▶ **RECORDED INFORMATION**
=== Section Start ===
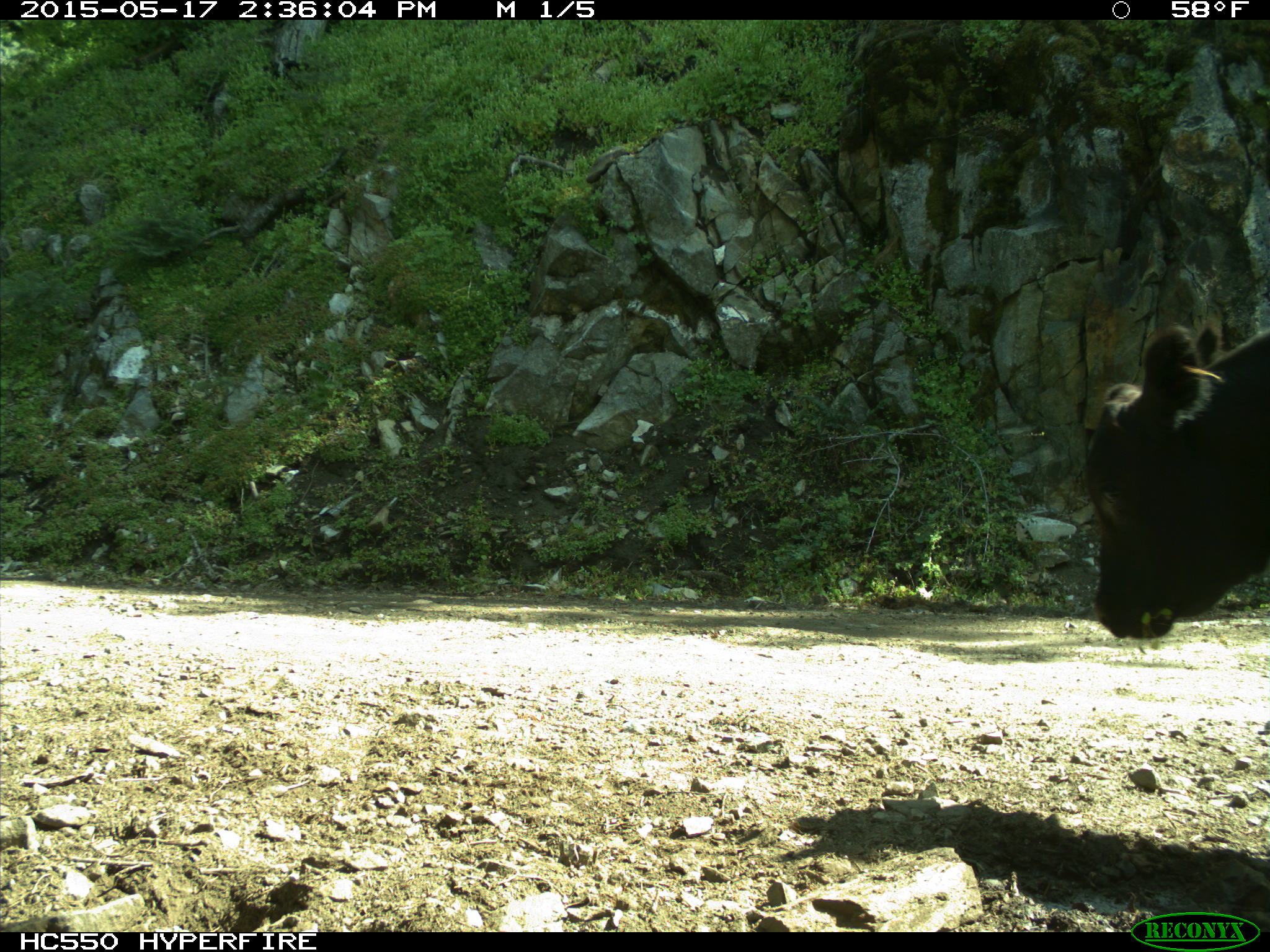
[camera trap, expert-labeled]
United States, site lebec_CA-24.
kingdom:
=== Section End ===
Set down all of the material word for word, but keep each picture out.

[camera trap, expert-labeled]
United States, site lebec_CA-24.
kingdom:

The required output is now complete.